» WHAT YOU ARE ASKED TO DO
Every line below from the one containing "site SER_S13_D05." through the one containing "scientific name: Petroica australis" must be transcribed exactly. Omit all lines outside that stretch.

Stored data entries:
++++

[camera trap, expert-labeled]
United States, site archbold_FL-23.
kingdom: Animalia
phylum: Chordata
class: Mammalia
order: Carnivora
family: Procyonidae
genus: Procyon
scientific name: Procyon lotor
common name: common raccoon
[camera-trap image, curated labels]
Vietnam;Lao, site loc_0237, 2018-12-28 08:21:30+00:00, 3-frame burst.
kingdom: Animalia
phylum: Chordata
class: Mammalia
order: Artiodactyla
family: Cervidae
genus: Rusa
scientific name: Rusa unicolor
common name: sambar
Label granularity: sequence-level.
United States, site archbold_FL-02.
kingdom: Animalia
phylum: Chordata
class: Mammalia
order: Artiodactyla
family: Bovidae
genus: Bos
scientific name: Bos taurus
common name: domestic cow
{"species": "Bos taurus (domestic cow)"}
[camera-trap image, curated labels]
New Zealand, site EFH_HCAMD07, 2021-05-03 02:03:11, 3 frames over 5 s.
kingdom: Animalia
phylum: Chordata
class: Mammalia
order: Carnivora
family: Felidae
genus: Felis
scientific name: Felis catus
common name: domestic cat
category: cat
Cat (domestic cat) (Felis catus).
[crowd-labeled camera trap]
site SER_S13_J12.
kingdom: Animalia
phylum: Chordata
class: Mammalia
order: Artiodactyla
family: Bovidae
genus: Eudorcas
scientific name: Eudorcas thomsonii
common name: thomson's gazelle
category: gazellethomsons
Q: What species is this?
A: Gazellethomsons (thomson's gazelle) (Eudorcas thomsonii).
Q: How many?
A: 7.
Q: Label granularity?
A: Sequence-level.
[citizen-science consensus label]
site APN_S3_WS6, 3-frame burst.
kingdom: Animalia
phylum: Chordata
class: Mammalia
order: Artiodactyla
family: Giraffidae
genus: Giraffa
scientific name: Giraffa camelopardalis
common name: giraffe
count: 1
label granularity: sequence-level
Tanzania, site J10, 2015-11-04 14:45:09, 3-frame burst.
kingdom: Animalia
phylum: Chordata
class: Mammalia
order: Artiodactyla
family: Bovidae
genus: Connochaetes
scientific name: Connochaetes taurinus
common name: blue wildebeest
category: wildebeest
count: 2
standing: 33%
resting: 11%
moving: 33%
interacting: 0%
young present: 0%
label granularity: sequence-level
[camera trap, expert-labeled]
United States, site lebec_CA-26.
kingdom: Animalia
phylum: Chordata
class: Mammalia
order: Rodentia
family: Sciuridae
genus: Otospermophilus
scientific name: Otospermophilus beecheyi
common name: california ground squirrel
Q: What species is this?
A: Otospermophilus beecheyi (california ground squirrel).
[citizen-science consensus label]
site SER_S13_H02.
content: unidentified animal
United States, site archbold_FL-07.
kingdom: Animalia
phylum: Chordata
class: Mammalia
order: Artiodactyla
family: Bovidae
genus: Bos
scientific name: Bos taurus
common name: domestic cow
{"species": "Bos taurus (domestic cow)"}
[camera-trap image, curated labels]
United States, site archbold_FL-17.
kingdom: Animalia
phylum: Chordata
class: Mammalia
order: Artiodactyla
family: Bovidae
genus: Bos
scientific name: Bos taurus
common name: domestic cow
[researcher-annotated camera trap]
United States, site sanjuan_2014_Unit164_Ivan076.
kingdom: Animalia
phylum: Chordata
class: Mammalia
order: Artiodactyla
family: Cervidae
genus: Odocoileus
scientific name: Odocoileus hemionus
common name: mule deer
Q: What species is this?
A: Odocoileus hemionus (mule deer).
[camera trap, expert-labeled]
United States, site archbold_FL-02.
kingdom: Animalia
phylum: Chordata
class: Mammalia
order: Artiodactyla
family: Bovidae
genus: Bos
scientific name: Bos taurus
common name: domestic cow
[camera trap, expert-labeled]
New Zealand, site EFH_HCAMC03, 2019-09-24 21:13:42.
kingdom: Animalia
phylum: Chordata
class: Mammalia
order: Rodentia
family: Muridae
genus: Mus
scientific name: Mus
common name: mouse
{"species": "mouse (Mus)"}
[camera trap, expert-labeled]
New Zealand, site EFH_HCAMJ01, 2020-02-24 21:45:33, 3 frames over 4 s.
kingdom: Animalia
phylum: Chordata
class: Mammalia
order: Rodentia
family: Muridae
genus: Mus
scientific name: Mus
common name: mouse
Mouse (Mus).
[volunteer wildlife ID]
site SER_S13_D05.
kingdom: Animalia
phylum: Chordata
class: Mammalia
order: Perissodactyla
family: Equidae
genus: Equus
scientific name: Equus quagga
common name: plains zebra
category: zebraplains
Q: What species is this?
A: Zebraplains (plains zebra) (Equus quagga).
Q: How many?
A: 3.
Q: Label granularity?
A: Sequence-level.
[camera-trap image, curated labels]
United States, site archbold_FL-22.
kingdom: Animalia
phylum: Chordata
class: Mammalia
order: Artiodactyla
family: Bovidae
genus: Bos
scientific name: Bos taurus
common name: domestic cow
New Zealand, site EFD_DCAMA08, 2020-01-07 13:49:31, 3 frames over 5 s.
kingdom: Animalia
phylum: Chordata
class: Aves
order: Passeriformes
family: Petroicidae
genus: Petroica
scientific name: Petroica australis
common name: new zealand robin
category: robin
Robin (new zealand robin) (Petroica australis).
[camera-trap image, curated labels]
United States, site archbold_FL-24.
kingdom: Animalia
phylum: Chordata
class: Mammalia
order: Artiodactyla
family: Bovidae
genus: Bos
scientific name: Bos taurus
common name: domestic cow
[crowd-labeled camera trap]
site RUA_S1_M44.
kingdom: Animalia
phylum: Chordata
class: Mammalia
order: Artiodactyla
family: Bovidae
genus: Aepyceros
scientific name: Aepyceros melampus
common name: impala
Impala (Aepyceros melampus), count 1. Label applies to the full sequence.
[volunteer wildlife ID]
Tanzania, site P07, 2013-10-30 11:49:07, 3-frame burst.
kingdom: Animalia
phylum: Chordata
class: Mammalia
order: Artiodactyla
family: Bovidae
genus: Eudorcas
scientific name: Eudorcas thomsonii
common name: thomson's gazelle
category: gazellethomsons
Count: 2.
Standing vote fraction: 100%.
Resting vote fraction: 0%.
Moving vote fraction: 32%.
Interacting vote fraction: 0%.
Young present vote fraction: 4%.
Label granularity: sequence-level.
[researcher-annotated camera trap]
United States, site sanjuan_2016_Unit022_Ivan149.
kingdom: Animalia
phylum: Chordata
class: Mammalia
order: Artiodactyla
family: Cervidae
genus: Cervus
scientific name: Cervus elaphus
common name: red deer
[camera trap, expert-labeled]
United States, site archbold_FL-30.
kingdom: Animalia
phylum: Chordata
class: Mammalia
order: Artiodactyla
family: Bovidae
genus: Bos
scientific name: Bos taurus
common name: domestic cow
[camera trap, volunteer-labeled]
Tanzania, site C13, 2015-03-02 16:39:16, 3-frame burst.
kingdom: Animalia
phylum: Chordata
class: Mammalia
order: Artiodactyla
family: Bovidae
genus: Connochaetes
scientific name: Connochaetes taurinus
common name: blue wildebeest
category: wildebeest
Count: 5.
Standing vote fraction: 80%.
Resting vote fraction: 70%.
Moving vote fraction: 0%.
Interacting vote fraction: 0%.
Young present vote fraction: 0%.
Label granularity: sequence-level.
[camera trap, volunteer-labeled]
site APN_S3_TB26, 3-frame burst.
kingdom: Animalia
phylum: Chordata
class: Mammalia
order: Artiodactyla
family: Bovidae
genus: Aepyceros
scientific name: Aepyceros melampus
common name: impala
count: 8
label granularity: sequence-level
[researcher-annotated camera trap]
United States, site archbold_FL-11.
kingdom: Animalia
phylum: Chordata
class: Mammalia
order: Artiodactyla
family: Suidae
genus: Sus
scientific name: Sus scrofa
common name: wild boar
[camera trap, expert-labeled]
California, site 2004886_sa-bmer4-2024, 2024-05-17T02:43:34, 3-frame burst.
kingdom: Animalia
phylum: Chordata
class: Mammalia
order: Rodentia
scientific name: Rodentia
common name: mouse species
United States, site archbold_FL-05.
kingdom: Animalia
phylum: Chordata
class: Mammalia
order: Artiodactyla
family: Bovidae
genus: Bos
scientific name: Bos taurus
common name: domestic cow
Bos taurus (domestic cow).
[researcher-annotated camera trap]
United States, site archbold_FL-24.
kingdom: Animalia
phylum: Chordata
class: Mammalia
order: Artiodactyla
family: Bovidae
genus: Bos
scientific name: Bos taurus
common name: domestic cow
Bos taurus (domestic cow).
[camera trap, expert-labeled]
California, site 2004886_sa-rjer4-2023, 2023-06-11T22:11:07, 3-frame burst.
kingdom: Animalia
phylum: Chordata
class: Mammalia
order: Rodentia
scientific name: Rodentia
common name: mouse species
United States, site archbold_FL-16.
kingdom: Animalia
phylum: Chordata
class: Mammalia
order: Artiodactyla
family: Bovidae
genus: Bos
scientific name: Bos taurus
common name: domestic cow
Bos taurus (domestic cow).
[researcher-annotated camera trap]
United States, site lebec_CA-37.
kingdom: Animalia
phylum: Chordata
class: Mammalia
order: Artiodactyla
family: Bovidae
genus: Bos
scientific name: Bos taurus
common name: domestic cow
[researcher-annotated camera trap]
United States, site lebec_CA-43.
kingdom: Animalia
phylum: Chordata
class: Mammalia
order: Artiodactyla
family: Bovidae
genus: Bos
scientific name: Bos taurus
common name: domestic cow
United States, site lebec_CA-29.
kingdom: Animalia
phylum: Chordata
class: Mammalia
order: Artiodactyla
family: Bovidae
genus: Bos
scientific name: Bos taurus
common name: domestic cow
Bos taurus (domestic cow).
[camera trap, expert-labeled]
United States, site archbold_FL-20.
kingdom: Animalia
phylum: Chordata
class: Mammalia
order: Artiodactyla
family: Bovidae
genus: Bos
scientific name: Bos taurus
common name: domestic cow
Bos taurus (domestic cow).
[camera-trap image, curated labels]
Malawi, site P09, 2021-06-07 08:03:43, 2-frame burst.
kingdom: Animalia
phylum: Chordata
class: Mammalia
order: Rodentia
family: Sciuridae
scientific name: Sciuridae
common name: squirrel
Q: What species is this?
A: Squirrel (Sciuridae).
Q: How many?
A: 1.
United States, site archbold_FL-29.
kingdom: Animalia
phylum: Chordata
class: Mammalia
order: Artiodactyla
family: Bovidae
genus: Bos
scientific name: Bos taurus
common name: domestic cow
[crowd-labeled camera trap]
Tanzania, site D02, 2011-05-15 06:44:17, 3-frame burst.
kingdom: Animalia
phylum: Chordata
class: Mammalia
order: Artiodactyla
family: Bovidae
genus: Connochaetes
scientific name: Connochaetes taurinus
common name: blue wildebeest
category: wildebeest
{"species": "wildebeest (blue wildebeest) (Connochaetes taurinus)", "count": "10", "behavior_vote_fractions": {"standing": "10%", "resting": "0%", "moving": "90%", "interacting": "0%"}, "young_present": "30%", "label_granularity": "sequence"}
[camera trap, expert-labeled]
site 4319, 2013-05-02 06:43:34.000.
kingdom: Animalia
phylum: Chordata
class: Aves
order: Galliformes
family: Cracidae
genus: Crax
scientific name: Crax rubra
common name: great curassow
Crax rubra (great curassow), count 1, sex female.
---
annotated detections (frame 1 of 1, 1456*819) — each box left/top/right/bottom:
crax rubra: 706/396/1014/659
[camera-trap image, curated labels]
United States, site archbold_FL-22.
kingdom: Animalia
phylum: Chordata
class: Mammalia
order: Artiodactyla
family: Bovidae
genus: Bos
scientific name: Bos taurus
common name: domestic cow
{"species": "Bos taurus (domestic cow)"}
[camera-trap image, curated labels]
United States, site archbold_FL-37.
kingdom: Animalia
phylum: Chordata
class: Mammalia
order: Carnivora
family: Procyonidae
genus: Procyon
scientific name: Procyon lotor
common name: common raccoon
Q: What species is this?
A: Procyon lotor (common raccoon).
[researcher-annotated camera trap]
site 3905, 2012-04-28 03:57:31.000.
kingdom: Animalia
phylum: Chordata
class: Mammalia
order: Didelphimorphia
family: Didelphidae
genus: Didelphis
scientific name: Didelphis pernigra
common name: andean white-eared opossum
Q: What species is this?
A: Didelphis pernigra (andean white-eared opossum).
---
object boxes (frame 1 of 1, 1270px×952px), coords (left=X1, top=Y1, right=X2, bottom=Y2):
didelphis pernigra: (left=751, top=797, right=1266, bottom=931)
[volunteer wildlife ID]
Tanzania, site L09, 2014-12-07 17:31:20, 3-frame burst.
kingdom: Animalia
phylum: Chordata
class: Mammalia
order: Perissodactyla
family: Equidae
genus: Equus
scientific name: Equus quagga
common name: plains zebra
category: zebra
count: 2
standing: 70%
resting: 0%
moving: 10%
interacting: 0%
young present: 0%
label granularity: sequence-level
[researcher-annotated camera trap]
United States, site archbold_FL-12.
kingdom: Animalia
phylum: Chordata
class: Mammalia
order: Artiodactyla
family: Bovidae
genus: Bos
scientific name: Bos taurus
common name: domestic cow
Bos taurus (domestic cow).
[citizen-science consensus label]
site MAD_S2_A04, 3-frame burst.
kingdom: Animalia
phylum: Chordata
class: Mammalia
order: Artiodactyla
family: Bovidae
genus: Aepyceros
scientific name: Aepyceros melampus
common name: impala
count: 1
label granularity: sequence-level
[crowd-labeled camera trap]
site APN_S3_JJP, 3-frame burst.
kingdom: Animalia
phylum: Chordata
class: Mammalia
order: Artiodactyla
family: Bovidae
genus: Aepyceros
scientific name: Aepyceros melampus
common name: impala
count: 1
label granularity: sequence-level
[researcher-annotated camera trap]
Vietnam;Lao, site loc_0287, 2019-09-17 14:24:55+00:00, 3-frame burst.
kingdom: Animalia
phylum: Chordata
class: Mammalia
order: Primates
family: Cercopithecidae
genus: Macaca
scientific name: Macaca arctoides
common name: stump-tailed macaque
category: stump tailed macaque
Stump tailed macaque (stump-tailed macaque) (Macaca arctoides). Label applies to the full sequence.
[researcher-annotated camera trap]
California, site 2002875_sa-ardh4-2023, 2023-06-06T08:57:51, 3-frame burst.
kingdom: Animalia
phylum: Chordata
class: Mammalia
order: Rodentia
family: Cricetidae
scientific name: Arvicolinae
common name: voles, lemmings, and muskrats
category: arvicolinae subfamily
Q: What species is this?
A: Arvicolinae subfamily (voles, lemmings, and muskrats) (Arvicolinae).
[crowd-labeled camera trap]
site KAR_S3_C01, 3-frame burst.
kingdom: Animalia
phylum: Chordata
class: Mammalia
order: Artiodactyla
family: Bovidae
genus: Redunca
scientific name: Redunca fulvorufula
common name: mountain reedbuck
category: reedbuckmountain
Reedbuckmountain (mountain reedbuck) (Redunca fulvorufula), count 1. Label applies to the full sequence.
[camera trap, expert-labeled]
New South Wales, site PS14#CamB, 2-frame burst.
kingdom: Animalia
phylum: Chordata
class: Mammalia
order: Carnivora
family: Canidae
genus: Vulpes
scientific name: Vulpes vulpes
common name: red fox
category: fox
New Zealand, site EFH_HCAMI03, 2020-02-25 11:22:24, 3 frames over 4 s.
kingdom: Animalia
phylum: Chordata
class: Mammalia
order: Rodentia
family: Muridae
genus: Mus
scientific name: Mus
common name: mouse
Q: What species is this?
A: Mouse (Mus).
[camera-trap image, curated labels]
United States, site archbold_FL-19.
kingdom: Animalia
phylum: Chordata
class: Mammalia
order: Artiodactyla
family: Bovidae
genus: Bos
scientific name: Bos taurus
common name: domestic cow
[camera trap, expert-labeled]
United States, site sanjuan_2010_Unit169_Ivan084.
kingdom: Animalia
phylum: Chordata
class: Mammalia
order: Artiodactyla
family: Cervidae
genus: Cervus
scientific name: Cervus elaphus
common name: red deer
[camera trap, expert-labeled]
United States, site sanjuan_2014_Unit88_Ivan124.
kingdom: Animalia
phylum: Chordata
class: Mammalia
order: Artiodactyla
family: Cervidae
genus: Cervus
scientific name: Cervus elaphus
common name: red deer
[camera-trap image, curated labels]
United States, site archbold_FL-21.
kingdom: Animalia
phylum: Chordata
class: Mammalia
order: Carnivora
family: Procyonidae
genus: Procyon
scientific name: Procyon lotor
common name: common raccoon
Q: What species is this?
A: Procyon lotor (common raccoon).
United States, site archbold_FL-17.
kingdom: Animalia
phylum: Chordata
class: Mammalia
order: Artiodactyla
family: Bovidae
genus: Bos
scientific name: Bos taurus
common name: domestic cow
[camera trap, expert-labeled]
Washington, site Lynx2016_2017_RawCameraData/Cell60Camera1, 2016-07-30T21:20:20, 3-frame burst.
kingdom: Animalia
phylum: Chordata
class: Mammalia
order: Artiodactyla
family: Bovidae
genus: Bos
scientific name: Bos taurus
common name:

++++

» EXERCISE RESPONSE
site SER_S13_D05.
kingdom: Animalia
phylum: Chordata
class: Mammalia
order: Perissodactyla
family: Equidae
genus: Equus
scientific name: Equus quagga
common name: plains zebra
category: zebraplains
Q: What species is this?
A: Zebraplains (plains zebra) (Equus quagga).
Q: How many?
A: 3.
Q: Label granularity?
A: Sequence-level.
[camera-trap image, curated labels]
United States, site archbold_FL-22.
kingdom: Animalia
phylum: Chordata
class: Mammalia
order: Artiodactyla
family: Bovidae
genus: Bos
scientific name: Bos taurus
common name: domestic cow
New Zealand, site EFD_DCAMA08, 2020-01-07 13:49:31, 3 frames over 5 s.
kingdom: Animalia
phylum: Chordata
class: Aves
order: Passeriformes
family: Petroicidae
genus: Petroica
scientific name: Petroica australis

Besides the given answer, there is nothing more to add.